Friday 16 December 2011

Books, ties and heroes

I'm on a bit of a roll with the old charity shop finds this week, it seems.  Went back in to town yesterday and had a look around the two other second-hand stores therein and came back with two ties and two books, all for less than £10.  More on the ties in a later post, I think; for now I will use the books as a basis for this post.

The latest addition to my bookshelf
These two tomes are by a favourite author of mine and one of them features my literary hero.  The author is William Earl Johns, more commonly known as Captain W. E. Johns (and for those of you who might not have heard of him, or know little about him, here is a short biography of the man).  If you haven't heard of Johns, you may at least know his most famous creation and the aforementioned literary hero  - Biggles.

I make no apologies for my love of the Biggles stories.  If grown men can read Harry Potter with apparent impunity then I can jolly well read Biggles books.  Not many people know that the Biggles series actually started off aimed at adults - they were hard-hitting war stories recalling many incidents and adventures of the First World War, some of them quite grim.  It soon became apparent that the stories appealed to young boys too and so the early tales migrated from Popular Flying magazine where they first appeared to The Modern Boy and thence in to book form (with some alterations to make them less graphic).

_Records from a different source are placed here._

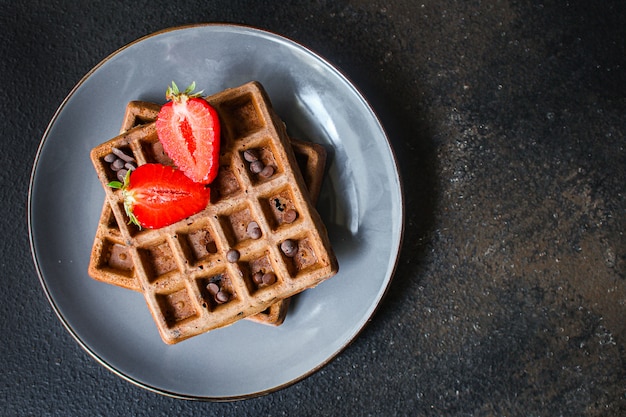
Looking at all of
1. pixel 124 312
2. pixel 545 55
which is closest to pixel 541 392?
pixel 545 55

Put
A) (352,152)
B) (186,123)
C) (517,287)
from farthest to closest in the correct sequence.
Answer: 1. (517,287)
2. (352,152)
3. (186,123)

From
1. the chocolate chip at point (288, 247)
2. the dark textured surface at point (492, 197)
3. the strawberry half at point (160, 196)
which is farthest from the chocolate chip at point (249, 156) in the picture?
the dark textured surface at point (492, 197)

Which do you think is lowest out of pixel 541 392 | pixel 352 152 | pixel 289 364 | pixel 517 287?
pixel 541 392

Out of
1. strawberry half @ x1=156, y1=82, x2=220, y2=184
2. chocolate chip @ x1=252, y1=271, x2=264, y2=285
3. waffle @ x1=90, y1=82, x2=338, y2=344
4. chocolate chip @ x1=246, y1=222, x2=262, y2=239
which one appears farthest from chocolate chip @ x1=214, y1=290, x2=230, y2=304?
strawberry half @ x1=156, y1=82, x2=220, y2=184

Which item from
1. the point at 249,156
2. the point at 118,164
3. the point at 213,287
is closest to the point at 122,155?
the point at 118,164

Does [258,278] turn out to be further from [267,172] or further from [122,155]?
[122,155]

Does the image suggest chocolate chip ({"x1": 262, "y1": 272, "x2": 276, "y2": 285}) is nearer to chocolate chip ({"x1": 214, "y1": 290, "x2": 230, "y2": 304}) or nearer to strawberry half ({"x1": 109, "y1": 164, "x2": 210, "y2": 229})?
chocolate chip ({"x1": 214, "y1": 290, "x2": 230, "y2": 304})

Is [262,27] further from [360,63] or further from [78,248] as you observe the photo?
[78,248]
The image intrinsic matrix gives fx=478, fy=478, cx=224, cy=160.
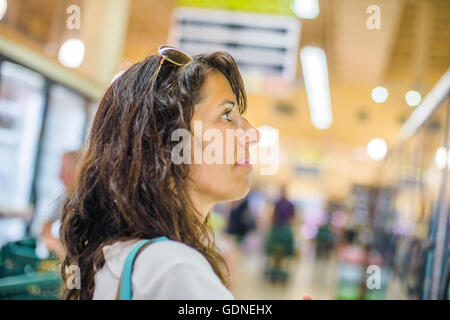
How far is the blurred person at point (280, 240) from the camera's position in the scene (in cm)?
788

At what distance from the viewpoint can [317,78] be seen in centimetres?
793

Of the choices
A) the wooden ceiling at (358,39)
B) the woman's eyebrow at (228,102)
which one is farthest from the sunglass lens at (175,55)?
the wooden ceiling at (358,39)

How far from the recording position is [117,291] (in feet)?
2.48

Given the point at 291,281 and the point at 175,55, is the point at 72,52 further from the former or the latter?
the point at 291,281

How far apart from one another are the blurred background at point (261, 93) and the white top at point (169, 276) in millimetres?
461

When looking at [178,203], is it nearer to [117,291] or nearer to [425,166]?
[117,291]

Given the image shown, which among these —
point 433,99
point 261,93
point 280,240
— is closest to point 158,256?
point 433,99

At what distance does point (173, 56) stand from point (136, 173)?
253 mm

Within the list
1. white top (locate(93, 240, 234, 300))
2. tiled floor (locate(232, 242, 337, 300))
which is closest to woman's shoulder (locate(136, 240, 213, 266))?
white top (locate(93, 240, 234, 300))

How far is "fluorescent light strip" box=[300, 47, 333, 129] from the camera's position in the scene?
21.1 ft

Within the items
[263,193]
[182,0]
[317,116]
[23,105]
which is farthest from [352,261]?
[263,193]

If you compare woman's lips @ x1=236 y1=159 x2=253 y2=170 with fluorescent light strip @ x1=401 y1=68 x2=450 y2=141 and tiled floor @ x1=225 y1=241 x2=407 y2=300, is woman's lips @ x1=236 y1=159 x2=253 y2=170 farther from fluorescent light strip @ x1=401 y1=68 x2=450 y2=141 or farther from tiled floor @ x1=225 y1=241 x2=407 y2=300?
tiled floor @ x1=225 y1=241 x2=407 y2=300

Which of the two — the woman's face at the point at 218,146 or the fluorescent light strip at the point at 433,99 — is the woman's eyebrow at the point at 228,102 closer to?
the woman's face at the point at 218,146

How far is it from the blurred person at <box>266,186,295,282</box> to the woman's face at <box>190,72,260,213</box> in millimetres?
7084
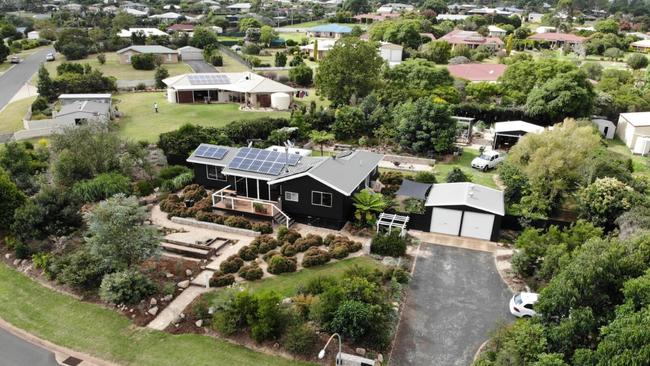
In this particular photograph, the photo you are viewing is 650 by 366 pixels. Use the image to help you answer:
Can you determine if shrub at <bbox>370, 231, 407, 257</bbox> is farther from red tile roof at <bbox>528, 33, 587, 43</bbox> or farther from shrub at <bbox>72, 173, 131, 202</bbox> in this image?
red tile roof at <bbox>528, 33, 587, 43</bbox>

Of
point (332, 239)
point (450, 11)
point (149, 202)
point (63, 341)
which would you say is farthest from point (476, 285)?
point (450, 11)

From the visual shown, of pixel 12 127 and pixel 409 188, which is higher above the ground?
pixel 409 188

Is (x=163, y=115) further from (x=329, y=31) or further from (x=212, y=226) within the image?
(x=329, y=31)

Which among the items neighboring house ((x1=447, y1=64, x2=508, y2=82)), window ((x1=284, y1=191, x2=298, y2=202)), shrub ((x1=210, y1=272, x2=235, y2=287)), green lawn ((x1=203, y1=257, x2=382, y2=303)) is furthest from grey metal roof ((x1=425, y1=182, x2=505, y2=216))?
neighboring house ((x1=447, y1=64, x2=508, y2=82))

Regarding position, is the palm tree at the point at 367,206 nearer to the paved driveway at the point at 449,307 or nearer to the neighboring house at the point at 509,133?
the paved driveway at the point at 449,307

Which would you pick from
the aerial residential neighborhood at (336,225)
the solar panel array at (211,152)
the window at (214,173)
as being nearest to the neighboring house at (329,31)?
the aerial residential neighborhood at (336,225)

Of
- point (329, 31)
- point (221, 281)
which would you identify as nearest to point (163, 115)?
point (221, 281)

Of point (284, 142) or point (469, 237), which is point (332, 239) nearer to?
point (469, 237)
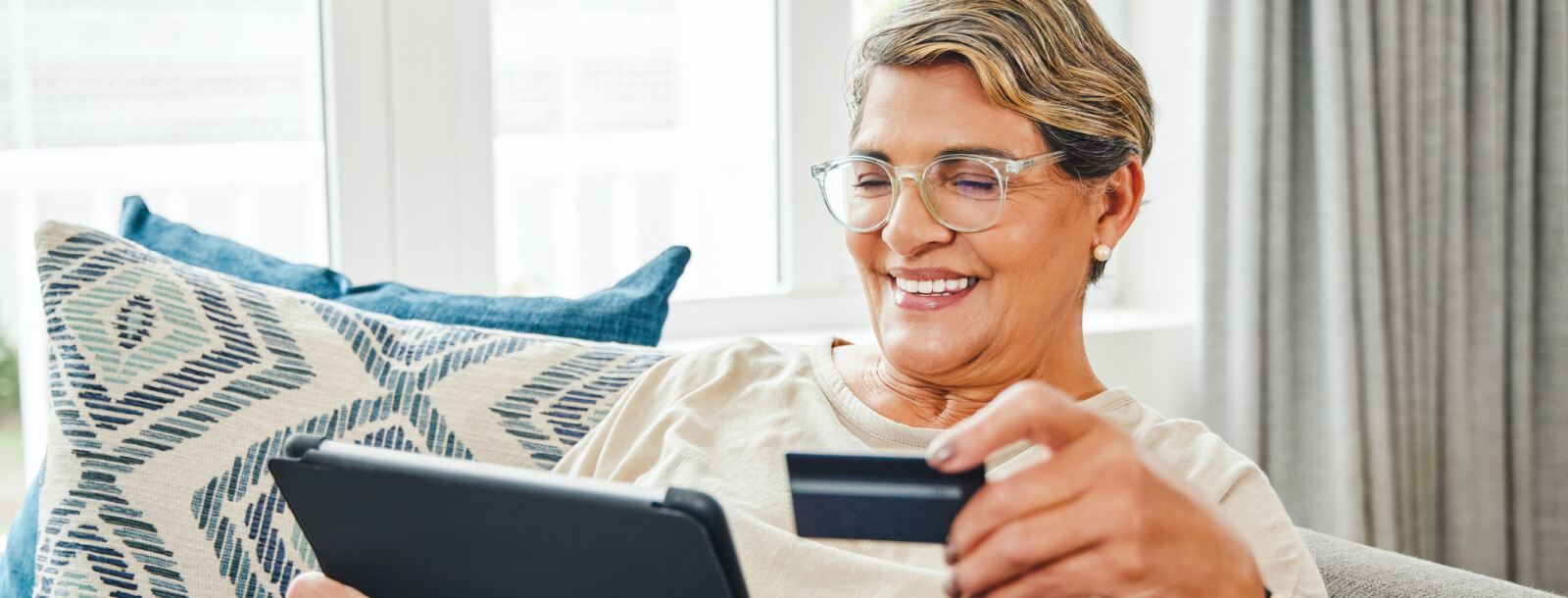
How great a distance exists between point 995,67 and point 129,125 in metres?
1.65

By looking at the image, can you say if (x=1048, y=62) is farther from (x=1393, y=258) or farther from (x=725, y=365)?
(x=1393, y=258)

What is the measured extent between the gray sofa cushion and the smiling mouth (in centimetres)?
43

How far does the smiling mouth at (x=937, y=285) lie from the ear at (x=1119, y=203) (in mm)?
164

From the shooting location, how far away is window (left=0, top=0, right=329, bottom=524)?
203 cm

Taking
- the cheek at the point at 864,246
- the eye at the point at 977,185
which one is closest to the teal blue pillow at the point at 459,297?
the cheek at the point at 864,246

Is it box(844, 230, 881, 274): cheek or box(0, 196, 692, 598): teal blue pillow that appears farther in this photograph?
box(0, 196, 692, 598): teal blue pillow

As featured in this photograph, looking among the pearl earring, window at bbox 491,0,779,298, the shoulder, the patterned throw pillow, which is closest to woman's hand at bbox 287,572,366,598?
the patterned throw pillow

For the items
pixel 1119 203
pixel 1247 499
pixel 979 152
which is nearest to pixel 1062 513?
pixel 1247 499

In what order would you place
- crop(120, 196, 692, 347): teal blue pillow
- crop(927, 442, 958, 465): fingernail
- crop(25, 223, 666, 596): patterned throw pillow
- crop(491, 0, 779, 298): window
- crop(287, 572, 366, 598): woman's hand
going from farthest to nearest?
crop(491, 0, 779, 298): window → crop(120, 196, 692, 347): teal blue pillow → crop(25, 223, 666, 596): patterned throw pillow → crop(287, 572, 366, 598): woman's hand → crop(927, 442, 958, 465): fingernail

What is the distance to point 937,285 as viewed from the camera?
1.22m

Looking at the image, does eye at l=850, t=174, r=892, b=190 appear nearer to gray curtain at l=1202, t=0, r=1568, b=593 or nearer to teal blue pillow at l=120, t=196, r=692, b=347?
teal blue pillow at l=120, t=196, r=692, b=347

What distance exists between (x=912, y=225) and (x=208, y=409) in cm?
70

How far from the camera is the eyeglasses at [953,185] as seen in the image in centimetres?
116

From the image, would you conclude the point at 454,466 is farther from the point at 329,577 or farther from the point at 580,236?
the point at 580,236
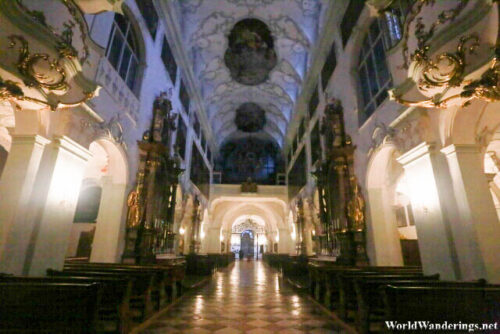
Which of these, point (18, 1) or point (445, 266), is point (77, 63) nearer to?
point (18, 1)

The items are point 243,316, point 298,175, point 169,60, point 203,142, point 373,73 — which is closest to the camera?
→ point 243,316

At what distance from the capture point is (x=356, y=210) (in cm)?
714

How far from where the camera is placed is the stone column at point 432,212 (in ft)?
13.6

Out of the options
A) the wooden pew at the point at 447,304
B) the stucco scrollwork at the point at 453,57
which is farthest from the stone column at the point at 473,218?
the wooden pew at the point at 447,304

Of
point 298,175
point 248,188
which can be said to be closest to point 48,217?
point 298,175

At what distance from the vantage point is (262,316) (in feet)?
13.6

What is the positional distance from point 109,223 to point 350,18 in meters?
9.93

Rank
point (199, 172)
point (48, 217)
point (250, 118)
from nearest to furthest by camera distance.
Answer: point (48, 217), point (199, 172), point (250, 118)

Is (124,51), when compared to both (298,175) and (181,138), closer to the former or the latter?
(181,138)

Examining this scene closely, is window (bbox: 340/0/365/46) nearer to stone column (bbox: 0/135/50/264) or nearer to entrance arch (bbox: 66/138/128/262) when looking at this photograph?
entrance arch (bbox: 66/138/128/262)

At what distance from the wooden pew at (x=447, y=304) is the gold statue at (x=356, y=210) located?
4.57 metres

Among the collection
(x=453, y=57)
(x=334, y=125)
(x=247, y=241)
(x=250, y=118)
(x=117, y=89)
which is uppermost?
(x=250, y=118)

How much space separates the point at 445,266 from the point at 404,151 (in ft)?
7.45

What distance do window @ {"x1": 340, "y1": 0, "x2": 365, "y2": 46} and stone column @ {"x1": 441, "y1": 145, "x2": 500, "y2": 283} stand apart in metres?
5.92
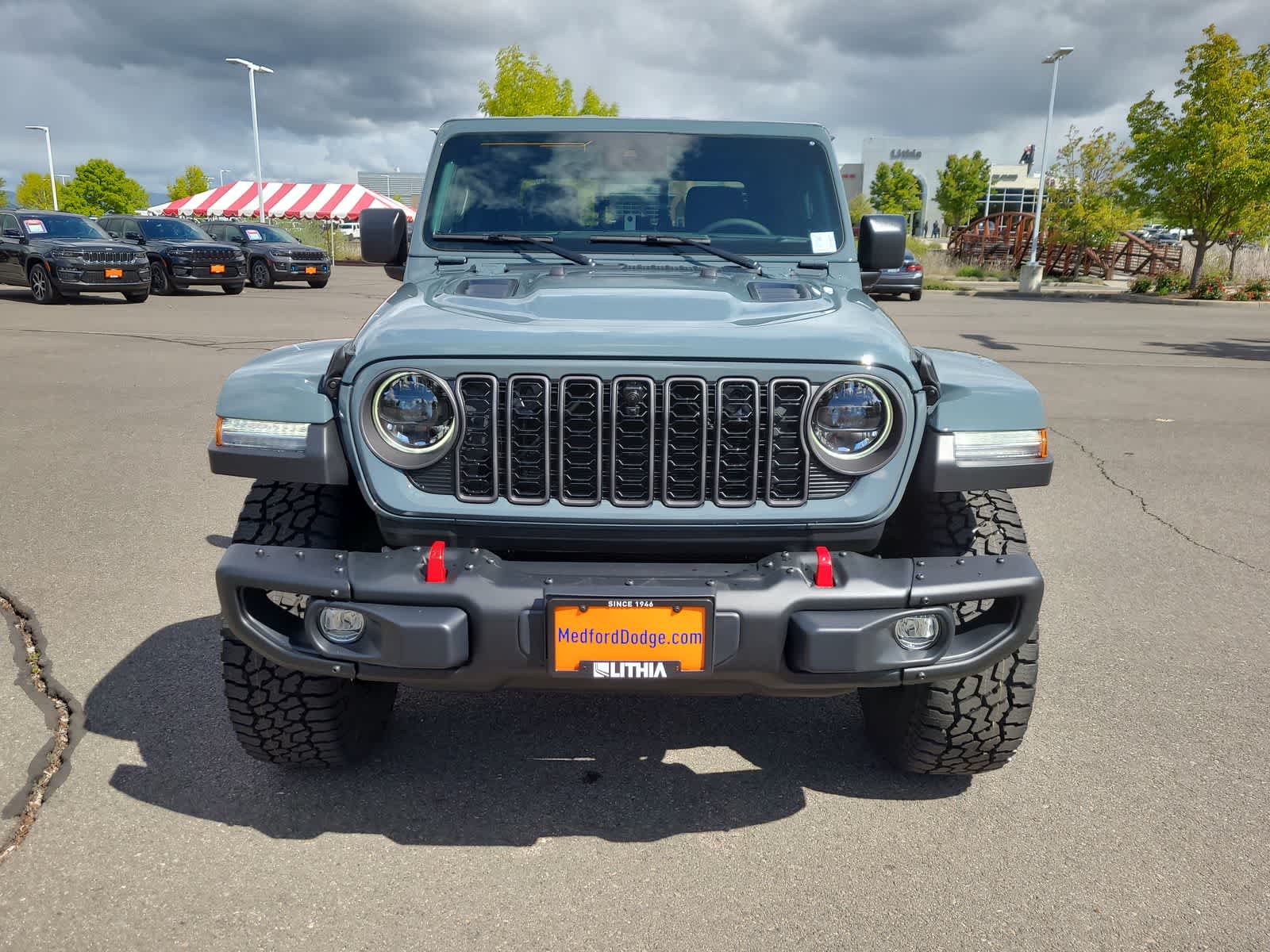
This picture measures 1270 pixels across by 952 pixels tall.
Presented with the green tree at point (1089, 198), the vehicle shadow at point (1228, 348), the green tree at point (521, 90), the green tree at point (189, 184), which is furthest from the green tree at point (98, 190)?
the vehicle shadow at point (1228, 348)

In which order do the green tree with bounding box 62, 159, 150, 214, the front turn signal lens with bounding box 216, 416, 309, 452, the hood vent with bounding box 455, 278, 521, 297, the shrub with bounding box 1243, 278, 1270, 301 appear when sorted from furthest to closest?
the green tree with bounding box 62, 159, 150, 214, the shrub with bounding box 1243, 278, 1270, 301, the hood vent with bounding box 455, 278, 521, 297, the front turn signal lens with bounding box 216, 416, 309, 452

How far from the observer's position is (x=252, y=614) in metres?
2.48

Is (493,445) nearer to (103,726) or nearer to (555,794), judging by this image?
(555,794)

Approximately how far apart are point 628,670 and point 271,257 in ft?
74.5

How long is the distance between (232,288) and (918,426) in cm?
2125

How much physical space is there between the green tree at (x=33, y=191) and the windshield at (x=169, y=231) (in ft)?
312

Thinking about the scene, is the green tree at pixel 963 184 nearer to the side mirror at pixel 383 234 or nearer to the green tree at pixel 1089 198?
the green tree at pixel 1089 198

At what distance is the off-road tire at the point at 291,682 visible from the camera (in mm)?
2752

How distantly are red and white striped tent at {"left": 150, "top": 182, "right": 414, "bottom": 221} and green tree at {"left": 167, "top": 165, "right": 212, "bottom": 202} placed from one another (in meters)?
51.9

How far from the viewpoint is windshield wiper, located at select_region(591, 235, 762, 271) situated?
3576 millimetres

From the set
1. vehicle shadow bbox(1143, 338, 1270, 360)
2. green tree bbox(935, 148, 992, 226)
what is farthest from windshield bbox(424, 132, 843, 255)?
green tree bbox(935, 148, 992, 226)

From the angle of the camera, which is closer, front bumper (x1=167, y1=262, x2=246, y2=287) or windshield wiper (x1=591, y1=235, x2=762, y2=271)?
windshield wiper (x1=591, y1=235, x2=762, y2=271)

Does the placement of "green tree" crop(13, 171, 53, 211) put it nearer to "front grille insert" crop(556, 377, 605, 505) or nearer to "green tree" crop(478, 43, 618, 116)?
"green tree" crop(478, 43, 618, 116)

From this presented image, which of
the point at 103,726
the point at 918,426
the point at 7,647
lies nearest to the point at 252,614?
the point at 103,726
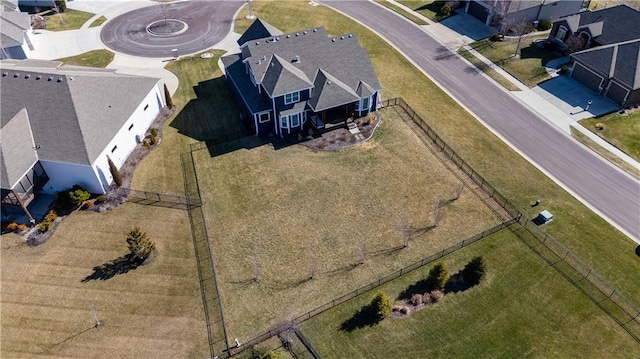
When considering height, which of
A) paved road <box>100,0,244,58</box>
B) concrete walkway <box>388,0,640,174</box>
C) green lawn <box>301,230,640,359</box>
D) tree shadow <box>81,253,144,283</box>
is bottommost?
green lawn <box>301,230,640,359</box>

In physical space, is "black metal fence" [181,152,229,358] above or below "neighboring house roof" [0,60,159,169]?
below

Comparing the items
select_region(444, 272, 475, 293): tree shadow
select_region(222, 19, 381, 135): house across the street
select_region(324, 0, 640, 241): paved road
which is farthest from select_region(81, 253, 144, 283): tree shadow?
select_region(324, 0, 640, 241): paved road

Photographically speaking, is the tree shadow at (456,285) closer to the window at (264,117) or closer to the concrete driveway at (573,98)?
the window at (264,117)

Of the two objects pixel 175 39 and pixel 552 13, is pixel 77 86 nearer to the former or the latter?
pixel 175 39

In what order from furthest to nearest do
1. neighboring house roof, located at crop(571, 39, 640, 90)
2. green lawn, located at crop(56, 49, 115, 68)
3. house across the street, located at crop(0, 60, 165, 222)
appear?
green lawn, located at crop(56, 49, 115, 68)
neighboring house roof, located at crop(571, 39, 640, 90)
house across the street, located at crop(0, 60, 165, 222)

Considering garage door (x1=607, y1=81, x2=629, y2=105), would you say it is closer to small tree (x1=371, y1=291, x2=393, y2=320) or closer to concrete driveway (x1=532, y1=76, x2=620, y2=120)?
concrete driveway (x1=532, y1=76, x2=620, y2=120)

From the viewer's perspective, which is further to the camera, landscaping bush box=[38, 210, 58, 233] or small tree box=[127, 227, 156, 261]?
landscaping bush box=[38, 210, 58, 233]

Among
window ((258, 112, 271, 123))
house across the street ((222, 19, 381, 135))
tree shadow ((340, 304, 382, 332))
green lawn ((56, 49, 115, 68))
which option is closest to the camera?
tree shadow ((340, 304, 382, 332))

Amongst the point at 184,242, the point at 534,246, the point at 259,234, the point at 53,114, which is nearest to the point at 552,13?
the point at 534,246

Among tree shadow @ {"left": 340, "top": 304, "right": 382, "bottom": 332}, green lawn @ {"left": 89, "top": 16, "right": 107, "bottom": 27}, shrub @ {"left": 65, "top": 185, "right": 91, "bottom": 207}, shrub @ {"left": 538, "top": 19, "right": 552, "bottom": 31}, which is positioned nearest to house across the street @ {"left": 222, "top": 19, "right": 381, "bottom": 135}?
→ shrub @ {"left": 65, "top": 185, "right": 91, "bottom": 207}
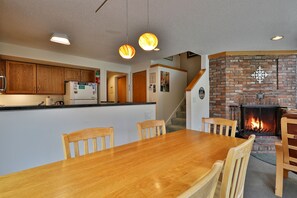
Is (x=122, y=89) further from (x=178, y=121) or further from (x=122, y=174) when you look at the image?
(x=122, y=174)

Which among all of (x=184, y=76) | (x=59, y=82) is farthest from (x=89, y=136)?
(x=184, y=76)

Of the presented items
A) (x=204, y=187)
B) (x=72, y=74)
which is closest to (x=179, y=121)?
(x=72, y=74)

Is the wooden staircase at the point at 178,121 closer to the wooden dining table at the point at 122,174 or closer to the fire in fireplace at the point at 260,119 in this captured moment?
the fire in fireplace at the point at 260,119

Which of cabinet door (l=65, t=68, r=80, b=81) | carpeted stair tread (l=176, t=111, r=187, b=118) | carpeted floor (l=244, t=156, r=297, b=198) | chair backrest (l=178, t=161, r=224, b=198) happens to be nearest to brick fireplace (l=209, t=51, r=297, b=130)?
carpeted stair tread (l=176, t=111, r=187, b=118)

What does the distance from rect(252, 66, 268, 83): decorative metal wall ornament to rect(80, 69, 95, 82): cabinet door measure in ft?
14.6

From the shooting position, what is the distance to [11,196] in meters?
0.69

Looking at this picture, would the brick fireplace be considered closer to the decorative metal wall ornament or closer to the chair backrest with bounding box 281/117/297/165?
the decorative metal wall ornament

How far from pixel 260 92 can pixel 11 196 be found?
452 cm

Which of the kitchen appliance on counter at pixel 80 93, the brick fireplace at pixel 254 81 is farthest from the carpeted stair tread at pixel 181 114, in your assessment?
the kitchen appliance on counter at pixel 80 93

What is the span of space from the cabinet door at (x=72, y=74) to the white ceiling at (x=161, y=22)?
104cm

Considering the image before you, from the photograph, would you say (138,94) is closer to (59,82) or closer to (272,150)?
(59,82)

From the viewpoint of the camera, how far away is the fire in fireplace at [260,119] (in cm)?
360

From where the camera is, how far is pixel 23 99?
3863 mm

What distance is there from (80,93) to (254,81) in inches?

17 years of reading and re-reading have taken their toll
Biggles first entered my life at the Imperial War Museum Duxford back in the early '90s.  We'd gone there on a school outing, it was the end of the day and we were allowed to look around the gift shop prior to leaving.  I was searching for something inexpensive but memorable to take home with me and my eye was drawn to a display full of some of the then-new Red Fox (Random House) republished Biggles books.  What 11-year-old boy, already with an interest in military history and aeroplanes, could resist this cover (left)?!  I'd never even heard of Biggles prior to that, but before long I was hooked and lapped up any Biggles stories I could find.  Seventeen years and 47 (out of approximately 98) books later and I still get a thrill of enjoyment from reading the escapades of this famous fictional airman.  I'd even go so far as to say that he influenced me growing up and helped make me the person I am today.

The Biggles books have been accused by the PC brigade of being racist, sexist and imperialist but this, as always, is a misapprehension and glosses over some of the facts - not least the era in which the stories were written.  Putting these spurious claims to one side (before this becomes an essay - a more detailed Biggles post will have to wait, it seems!) Biggles essentially champions the traditional values of bravery, honesty and fair play.  We need more like him.


  1. Oh, derring-DO! That picture in the book at the top is most excellent.

  2. I grew up reading Biggles books, thinking back I had several early 1st editions picked up at church fairs and the like but they were all given away when i was at uni, since then I have re-collected quite a lot, my favourite is the WW1 short story about the turkey - hilarious!